Work instructions
Write out the data again exactly, skipping every picture.

Supplied material
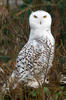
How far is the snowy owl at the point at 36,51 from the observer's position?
5090mm

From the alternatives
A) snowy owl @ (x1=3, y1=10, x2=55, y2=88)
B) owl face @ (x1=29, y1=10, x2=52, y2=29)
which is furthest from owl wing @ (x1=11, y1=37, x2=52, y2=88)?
owl face @ (x1=29, y1=10, x2=52, y2=29)

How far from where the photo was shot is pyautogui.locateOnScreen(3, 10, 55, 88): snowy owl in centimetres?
509

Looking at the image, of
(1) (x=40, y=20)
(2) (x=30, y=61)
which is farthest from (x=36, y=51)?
(1) (x=40, y=20)

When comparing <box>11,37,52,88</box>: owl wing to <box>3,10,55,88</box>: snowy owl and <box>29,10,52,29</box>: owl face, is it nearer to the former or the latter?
<box>3,10,55,88</box>: snowy owl

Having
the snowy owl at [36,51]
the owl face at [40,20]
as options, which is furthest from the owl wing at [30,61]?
the owl face at [40,20]

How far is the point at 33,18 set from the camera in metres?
5.42

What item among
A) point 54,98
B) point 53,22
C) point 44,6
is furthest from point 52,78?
point 44,6

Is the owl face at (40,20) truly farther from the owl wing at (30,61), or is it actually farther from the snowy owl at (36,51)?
the owl wing at (30,61)

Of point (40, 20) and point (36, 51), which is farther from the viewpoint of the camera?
point (40, 20)

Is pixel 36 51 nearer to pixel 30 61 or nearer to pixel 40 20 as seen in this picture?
pixel 30 61

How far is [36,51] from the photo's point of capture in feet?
17.0

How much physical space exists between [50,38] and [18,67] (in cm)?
57

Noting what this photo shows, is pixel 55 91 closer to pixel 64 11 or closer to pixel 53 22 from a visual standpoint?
pixel 53 22

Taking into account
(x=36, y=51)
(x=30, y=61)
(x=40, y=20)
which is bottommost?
(x=30, y=61)
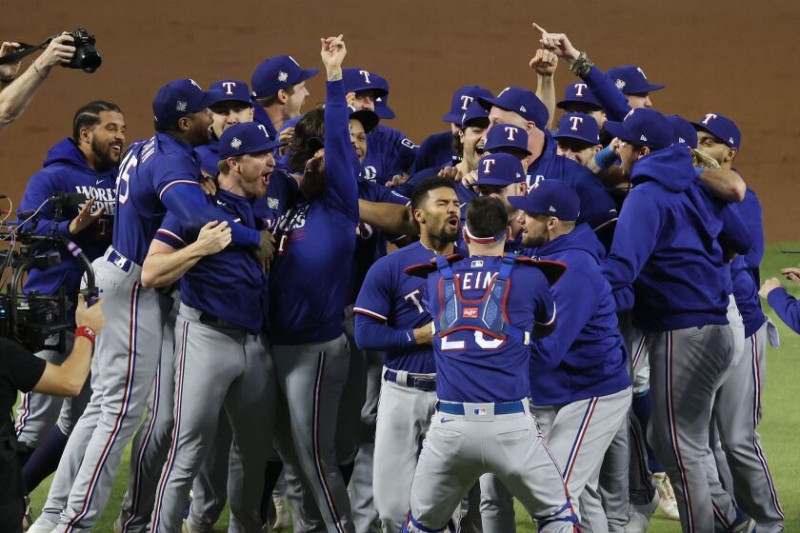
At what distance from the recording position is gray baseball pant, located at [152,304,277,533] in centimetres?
451

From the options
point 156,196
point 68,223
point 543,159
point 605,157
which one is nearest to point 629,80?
point 605,157

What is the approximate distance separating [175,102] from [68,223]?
0.99 metres

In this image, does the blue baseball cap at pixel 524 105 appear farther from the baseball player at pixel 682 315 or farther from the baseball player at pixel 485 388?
the baseball player at pixel 485 388

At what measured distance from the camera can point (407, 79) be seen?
12734 millimetres

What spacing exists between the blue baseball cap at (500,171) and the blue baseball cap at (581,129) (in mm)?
973

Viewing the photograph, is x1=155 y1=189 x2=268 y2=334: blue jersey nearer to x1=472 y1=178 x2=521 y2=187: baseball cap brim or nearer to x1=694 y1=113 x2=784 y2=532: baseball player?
x1=472 y1=178 x2=521 y2=187: baseball cap brim

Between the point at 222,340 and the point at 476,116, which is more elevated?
the point at 476,116

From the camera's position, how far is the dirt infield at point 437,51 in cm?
1232

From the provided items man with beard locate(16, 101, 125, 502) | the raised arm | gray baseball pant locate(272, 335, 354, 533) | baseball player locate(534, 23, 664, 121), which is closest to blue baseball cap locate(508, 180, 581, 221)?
the raised arm

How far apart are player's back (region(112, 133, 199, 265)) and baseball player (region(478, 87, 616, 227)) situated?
4.54 ft

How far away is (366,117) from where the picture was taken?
5.42 metres

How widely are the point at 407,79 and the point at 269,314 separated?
8.32m

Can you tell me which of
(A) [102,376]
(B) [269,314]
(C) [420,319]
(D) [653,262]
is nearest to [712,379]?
(D) [653,262]

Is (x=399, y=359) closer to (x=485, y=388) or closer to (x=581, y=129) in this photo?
(x=485, y=388)
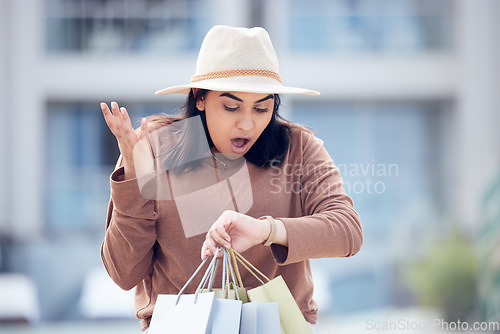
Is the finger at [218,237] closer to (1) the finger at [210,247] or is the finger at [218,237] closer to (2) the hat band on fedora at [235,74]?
(1) the finger at [210,247]

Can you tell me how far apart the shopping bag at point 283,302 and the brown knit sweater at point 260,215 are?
0.05m

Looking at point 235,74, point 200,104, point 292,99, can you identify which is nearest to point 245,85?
point 235,74

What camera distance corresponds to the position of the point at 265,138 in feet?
5.61

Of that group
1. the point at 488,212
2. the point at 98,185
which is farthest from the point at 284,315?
the point at 98,185

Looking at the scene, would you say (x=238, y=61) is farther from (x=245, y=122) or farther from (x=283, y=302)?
(x=283, y=302)

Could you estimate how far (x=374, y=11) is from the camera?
10.5 metres

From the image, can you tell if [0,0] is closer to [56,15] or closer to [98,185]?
[56,15]

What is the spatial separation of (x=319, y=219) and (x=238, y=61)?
0.40m

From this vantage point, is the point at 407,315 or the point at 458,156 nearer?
the point at 407,315

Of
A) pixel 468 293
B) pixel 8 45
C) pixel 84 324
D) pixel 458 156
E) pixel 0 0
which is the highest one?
pixel 0 0

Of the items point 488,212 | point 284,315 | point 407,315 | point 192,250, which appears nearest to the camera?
point 284,315

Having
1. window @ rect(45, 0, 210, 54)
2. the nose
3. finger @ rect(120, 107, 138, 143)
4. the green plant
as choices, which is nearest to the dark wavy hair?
the nose

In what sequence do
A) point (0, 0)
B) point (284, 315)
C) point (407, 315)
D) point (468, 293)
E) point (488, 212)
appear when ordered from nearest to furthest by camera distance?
point (284, 315)
point (488, 212)
point (468, 293)
point (407, 315)
point (0, 0)

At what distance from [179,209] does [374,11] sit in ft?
31.0
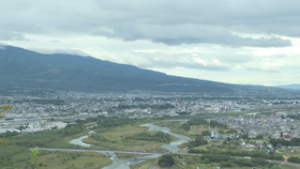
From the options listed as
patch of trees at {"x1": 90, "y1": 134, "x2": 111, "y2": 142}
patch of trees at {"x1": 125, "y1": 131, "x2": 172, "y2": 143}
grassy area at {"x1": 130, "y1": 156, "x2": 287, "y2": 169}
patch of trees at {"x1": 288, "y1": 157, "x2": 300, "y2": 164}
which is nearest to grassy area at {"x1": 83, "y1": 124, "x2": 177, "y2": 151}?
patch of trees at {"x1": 90, "y1": 134, "x2": 111, "y2": 142}

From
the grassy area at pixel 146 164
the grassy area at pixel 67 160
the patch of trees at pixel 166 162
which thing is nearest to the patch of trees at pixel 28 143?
the grassy area at pixel 67 160

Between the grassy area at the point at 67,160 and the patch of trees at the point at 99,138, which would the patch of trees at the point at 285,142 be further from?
the patch of trees at the point at 99,138

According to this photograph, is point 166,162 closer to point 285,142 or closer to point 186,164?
point 186,164

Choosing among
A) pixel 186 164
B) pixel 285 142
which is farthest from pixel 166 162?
pixel 285 142

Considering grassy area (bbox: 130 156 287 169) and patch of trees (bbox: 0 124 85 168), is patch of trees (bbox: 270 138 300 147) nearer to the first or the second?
grassy area (bbox: 130 156 287 169)

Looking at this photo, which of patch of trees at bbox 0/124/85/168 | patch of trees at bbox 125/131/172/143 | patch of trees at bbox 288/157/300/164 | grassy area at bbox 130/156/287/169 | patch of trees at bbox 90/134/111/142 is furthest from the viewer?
patch of trees at bbox 125/131/172/143

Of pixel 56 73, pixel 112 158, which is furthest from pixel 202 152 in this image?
pixel 56 73

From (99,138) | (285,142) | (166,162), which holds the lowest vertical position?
(99,138)

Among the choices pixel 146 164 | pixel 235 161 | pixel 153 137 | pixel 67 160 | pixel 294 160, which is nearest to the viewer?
pixel 294 160

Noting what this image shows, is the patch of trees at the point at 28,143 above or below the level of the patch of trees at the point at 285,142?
below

Task response
How far is the snowy owl at the point at 36,51 from the observer's position?
5090mm

From the alternatives
A) snowy owl @ (x1=3, y1=10, x2=55, y2=88)
B) owl face @ (x1=29, y1=10, x2=52, y2=29)
which is furthest from owl wing @ (x1=11, y1=37, x2=52, y2=88)?
owl face @ (x1=29, y1=10, x2=52, y2=29)

How far from where the photo was shot is pyautogui.locateOnScreen(3, 10, 55, 88): snowy owl in centimetres?
509

Looking at the image, of
(1) (x=40, y=20)
(2) (x=30, y=61)
which is farthest from (x=36, y=51)?
(1) (x=40, y=20)

When comparing <box>11,37,52,88</box>: owl wing to <box>3,10,55,88</box>: snowy owl and <box>29,10,52,29</box>: owl face, is it nearer to the former or the latter?
<box>3,10,55,88</box>: snowy owl

Having
the snowy owl at [36,51]
the owl face at [40,20]
as options, which is furthest from the owl wing at [30,61]?
the owl face at [40,20]

How far is the point at 33,18 set from the camera in metres?
5.42

What item among
A) point 54,98
B) point 53,22
C) point 44,6
is furthest from point 52,78?
point 44,6

Is the owl face at (40,20) truly farther from the owl wing at (30,61), or is it actually farther from the snowy owl at (36,51)?
the owl wing at (30,61)

Of point (40, 20) and point (36, 51), which is farther from the viewpoint of the camera?
point (40, 20)

Is pixel 36 51 nearer to pixel 30 61 or nearer to pixel 40 20 as seen in this picture?
pixel 30 61

How far is [36,51] from the photo's point of capture in feet?
17.0

How much physical space exists between [50,38] and [18,67] (in cm)?
57

Noting what this photo shows, is pixel 55 91 closer to pixel 64 11 or closer to pixel 53 22 from a visual standpoint?
pixel 53 22

Taking into account
(x=36, y=51)
(x=30, y=61)
(x=40, y=20)
which is bottommost?
(x=30, y=61)
At what distance from the recording position is gray baseball pant, located at [152,304,277,533] in centimetres?
451

From the options
point 156,196
point 68,223
point 543,159
point 605,157
which one is nearest to point 629,80?
point 605,157

What is the approximate distance separating [175,102] from [68,223]?
0.99 metres

In this image, does the blue baseball cap at pixel 524 105 appear farther from the baseball player at pixel 682 315 or farther from the baseball player at pixel 485 388?
the baseball player at pixel 485 388

At what measured distance from the camera can point (407, 79) be seen?
12734 millimetres

What spacing exists between the blue baseball cap at (500,171) and the blue baseball cap at (581,129) (in mm)?
973

Viewing the photograph, is x1=155 y1=189 x2=268 y2=334: blue jersey nearer to x1=472 y1=178 x2=521 y2=187: baseball cap brim or nearer to x1=694 y1=113 x2=784 y2=532: baseball player?
x1=472 y1=178 x2=521 y2=187: baseball cap brim

Between the point at 222,340 and the point at 476,116, which is more elevated?
the point at 476,116

From the camera's position, how far is the dirt infield at point 437,51 in cm?
1232

From the provided items man with beard locate(16, 101, 125, 502) | the raised arm | gray baseball pant locate(272, 335, 354, 533) | baseball player locate(534, 23, 664, 121), which is closest to blue baseball cap locate(508, 180, 581, 221)?
the raised arm

How far apart are player's back (region(112, 133, 199, 265)) and baseball player (region(478, 87, 616, 227)) situated?
4.54 ft

How far away is (366,117) from where the picture was taken?
5.42 metres

How widely are the point at 407,79 and the point at 269,314 separated?
8.32m

Can you tell me which of
(A) [102,376]
(B) [269,314]
(C) [420,319]
(D) [653,262]
is nearest to [712,379]?
(D) [653,262]

Is (x=399, y=359) closer to (x=485, y=388) or closer to (x=581, y=129) in this photo?
(x=485, y=388)
Is the finger at [218,237] closer to (1) the finger at [210,247] or is the finger at [218,237] closer to (2) the hat band on fedora at [235,74]?
(1) the finger at [210,247]

Can you tell me how far apart the shopping bag at point 283,302 and the brown knit sweater at point 260,215 are?
0.05m

Looking at point 235,74, point 200,104, point 292,99, can you identify which is nearest to point 245,85?
point 235,74

What camera distance corresponds to the position of the point at 265,138 in feet?
5.61

Of that group
1. the point at 488,212
2. the point at 98,185
which is farthest from the point at 284,315?
the point at 98,185

Looking at the scene, would you say (x=238, y=61) is farther from (x=245, y=122) or farther from (x=283, y=302)?
(x=283, y=302)

Could you estimate how far (x=374, y=11) is from the camera?
10.5 metres

From the image, can you tell if [0,0] is closer to [56,15] or closer to [98,185]?
[56,15]

What is the spatial separation of (x=319, y=219) and (x=238, y=61)?
0.40m

From this vantage point, is the point at 407,315 or the point at 458,156 nearer?
the point at 407,315

Of
A) pixel 468 293
B) pixel 8 45
C) pixel 84 324
D) pixel 458 156
E) pixel 0 0
which is the highest one?
pixel 0 0

Of the items point 488,212 | point 284,315 | point 407,315 | point 192,250, which appears nearest to the camera?
point 284,315

Having
1. window @ rect(45, 0, 210, 54)
2. the nose
3. finger @ rect(120, 107, 138, 143)
4. the green plant
as choices, which is nearest to the dark wavy hair?
the nose

In what sequence do
A) point (0, 0)
B) point (284, 315)
C) point (407, 315)
D) point (468, 293)
E) point (488, 212)
appear when ordered from nearest to furthest by camera distance?
point (284, 315)
point (488, 212)
point (468, 293)
point (407, 315)
point (0, 0)

At what distance from [179,209] does [374,11] sit in ft?
31.0
From the options listed as
patch of trees at {"x1": 90, "y1": 134, "x2": 111, "y2": 142}
patch of trees at {"x1": 125, "y1": 131, "x2": 172, "y2": 143}
grassy area at {"x1": 130, "y1": 156, "x2": 287, "y2": 169}
patch of trees at {"x1": 288, "y1": 157, "x2": 300, "y2": 164}
which is nearest to grassy area at {"x1": 83, "y1": 124, "x2": 177, "y2": 151}?
patch of trees at {"x1": 90, "y1": 134, "x2": 111, "y2": 142}

From
the grassy area at pixel 146 164
the grassy area at pixel 67 160
the patch of trees at pixel 166 162
which thing is nearest to the patch of trees at pixel 28 143?
the grassy area at pixel 67 160

Between the grassy area at the point at 67,160 and the patch of trees at the point at 99,138, which would the patch of trees at the point at 285,142 be further from?
the patch of trees at the point at 99,138

According to this photograph, is point 166,162 closer to point 285,142 or closer to point 186,164?
point 186,164

Choosing among
A) pixel 186 164
B) pixel 285 142
which is farthest from pixel 166 162?
pixel 285 142

Considering grassy area (bbox: 130 156 287 169) and patch of trees (bbox: 0 124 85 168), is patch of trees (bbox: 270 138 300 147) nearer to the first or the second?
grassy area (bbox: 130 156 287 169)

Looking at this photo, which of patch of trees at bbox 0/124/85/168 | patch of trees at bbox 125/131/172/143 | patch of trees at bbox 288/157/300/164 | grassy area at bbox 130/156/287/169 | patch of trees at bbox 90/134/111/142 is furthest from the viewer?
patch of trees at bbox 125/131/172/143

Of pixel 56 73, pixel 112 158, which is furthest from pixel 202 152 in this image?
pixel 56 73

From (99,138) | (285,142) | (166,162), which holds the lowest vertical position?
(99,138)

Among the choices pixel 146 164 | pixel 235 161 | pixel 153 137 | pixel 67 160 | pixel 294 160, which is nearest to the viewer?
pixel 294 160

Noting what this image shows, is the patch of trees at the point at 28,143 above or below the level of the patch of trees at the point at 285,142?
below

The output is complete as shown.